- [Excerpted text]
════════
26 Pages Posted: 12 Jun 2006
According to the principle of complementarity, the ICC can exercise jurisdiction over a serious international crime only if no State is willing and able to prosecute the crime itself. This principle, which finds its most specific expression in Article 17 of the Rome Statute, is based on two important considerations: the recognition that States have the primary obligation under the Statute to investigate and prosecute serious international crimes; and the practical reality that the Court, as a single institution with limited resources, will never be able to investigate and prosecute more than a small number of such crimes. The Chief Prosecutor of the ICC has thus correctly insisted that, in terms of ending impunity, "the absence of trials before this Court, as a consequence of the regular functioning of national institutions, would be a major success."
There is, however, a shadow side of complementarity, one that should temper our enthusiasm for the early obsolescence of the Court: its effect on the likelihood that defendants will receive due process in national proceedings. Although the ICC is a model of due process, guaranteeing defendants all of the procedural protections required by international law, most national criminal-justice systems are far less even-handed - particularly those in States that have experienced atrocities serious enough to draw the Court's interest. Complementarity is thus a double-edged sword. On the one hand, ICC deferrals will reflect the willingness of States to bring the perpetrators of serious international crimes to justice. On the other hand, those deferrals will expose perpetrators to national judicial systems that are biased toward conviction, increasing the likelihood of wrongful convictions.
════════
- [Rows from a spatial reasoning dataset]
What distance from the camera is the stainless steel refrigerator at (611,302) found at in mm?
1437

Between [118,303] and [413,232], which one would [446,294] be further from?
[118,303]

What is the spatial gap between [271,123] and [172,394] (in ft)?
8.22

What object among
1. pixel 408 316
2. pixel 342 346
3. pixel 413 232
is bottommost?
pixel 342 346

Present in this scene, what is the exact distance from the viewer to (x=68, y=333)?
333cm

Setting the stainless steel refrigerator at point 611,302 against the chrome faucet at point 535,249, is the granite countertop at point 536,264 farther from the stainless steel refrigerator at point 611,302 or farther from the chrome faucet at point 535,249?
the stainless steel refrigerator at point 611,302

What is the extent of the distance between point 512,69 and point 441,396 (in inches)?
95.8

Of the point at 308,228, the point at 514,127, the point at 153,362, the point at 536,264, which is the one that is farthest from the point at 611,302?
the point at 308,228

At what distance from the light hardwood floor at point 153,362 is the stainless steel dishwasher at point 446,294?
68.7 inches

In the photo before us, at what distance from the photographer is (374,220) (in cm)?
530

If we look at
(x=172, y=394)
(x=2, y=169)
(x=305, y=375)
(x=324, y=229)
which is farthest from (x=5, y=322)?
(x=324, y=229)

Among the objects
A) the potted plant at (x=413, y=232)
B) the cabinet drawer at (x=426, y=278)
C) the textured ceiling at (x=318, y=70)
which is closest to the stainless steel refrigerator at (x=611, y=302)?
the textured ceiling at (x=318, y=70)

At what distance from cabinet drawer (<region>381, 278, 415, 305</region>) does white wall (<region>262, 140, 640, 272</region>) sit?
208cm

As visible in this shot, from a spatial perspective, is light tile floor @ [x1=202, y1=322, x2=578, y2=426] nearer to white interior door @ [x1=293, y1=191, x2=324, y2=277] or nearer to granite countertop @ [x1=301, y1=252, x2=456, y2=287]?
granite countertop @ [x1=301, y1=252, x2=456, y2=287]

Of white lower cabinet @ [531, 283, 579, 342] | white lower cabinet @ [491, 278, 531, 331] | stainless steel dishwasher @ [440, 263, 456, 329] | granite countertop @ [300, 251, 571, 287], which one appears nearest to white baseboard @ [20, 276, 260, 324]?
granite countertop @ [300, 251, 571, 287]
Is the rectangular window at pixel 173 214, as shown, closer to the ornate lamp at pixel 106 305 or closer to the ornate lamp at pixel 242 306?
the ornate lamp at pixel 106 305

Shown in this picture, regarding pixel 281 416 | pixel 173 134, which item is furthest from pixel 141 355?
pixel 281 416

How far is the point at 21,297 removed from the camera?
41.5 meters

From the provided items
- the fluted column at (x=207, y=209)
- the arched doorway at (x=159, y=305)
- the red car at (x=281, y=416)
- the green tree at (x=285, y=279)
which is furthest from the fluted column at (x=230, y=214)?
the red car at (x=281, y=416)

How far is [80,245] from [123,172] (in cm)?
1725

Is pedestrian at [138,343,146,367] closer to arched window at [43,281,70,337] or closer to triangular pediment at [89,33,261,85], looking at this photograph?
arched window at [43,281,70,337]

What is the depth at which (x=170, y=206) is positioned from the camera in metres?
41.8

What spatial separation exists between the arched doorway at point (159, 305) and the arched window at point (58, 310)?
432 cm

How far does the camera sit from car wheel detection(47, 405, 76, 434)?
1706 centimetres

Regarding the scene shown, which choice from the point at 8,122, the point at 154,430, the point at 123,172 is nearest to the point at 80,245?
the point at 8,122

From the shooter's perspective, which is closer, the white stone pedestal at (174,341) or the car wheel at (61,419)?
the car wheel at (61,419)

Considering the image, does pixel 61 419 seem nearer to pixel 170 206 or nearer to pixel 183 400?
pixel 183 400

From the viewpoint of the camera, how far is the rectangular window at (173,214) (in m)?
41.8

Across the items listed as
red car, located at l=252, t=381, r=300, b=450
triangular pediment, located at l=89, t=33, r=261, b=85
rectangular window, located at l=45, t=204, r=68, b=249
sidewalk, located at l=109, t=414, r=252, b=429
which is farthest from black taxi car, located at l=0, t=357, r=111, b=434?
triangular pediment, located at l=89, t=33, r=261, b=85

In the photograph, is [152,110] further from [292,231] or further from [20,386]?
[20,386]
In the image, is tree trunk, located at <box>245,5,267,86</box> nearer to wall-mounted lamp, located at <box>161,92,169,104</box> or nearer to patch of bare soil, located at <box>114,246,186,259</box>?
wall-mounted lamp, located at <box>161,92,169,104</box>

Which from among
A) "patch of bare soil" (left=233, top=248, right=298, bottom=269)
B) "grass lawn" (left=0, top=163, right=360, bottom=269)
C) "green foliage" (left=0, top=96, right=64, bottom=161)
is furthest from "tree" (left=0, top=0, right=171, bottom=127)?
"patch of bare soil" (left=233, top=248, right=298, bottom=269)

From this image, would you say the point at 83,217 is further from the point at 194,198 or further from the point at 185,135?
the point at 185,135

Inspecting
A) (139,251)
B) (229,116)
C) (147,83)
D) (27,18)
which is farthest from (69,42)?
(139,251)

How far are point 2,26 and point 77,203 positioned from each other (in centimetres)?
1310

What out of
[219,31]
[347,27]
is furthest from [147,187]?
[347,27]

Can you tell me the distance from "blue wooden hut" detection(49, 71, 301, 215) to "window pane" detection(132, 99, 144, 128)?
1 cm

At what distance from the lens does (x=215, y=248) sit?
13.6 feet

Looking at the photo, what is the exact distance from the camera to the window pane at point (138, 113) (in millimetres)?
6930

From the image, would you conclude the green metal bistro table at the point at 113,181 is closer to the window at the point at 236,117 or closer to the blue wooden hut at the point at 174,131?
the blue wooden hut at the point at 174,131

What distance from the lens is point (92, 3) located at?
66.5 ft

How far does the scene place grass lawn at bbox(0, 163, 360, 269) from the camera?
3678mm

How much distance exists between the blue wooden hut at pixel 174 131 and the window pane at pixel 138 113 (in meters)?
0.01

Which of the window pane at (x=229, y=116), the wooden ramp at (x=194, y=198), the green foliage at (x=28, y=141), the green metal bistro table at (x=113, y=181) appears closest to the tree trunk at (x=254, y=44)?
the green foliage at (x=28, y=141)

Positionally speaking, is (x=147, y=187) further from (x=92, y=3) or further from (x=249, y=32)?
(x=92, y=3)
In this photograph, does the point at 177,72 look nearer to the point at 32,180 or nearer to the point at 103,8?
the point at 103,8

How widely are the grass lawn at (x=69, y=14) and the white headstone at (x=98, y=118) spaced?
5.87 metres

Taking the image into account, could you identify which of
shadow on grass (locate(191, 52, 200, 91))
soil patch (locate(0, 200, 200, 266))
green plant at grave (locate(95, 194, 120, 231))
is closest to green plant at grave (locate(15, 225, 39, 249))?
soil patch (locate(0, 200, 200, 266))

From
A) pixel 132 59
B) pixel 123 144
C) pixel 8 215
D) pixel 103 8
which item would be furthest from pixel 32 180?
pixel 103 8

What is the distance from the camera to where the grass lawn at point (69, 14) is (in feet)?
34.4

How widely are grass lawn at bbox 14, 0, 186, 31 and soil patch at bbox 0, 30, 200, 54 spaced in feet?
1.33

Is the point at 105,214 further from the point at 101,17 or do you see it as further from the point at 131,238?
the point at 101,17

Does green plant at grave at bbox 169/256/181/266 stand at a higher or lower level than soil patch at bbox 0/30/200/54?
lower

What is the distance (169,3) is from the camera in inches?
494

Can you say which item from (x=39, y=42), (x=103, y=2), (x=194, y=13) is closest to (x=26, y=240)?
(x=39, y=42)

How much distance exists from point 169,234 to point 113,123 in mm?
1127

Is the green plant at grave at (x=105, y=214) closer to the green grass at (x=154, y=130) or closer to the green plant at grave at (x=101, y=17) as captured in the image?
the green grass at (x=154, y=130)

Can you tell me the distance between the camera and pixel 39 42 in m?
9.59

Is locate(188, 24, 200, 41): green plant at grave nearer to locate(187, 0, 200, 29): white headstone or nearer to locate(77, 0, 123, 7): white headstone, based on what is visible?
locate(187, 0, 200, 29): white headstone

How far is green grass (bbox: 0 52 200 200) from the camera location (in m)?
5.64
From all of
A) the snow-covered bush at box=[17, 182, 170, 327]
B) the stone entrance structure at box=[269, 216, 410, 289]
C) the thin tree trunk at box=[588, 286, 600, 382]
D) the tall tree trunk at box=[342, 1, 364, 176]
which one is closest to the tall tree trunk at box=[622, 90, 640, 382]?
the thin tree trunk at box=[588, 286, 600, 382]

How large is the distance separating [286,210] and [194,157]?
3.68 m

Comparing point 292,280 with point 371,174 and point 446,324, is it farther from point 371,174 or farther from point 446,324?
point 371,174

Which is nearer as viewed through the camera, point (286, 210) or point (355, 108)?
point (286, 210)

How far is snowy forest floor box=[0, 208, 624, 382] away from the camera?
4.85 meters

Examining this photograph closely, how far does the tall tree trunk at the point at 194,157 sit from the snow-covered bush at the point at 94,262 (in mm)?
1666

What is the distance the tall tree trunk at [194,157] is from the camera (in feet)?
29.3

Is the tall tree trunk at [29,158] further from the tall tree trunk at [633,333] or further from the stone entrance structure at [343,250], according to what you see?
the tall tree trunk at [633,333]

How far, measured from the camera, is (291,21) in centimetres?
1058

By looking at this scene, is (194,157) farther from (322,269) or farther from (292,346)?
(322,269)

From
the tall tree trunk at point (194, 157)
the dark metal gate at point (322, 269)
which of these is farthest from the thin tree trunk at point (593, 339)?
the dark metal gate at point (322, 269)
════════
- [Task set]
1 > According to the complementarity text, why would ICC deferrals make wrongful convictions more likely? Answer in one to three sentences.
2 > Please return every line of the entries that contains the string "detection".
The complementarity text and the entries are unrelated pieces of material.

- [Expected responses]
1 > Deferrals send perpetrators to national judicial systems that are biased toward conviction. Most national criminal-justice systems are far less even-handed than the ICC, particularly in States that have experienced atrocities serious enough to draw the Court's interest.

2 >
How far does the camera sit from car wheel detection(47, 405, 76, 434)?
Can you tell me the distance from "blue wooden hut" detection(49, 71, 301, 215) to "window pane" detection(132, 99, 144, 128)?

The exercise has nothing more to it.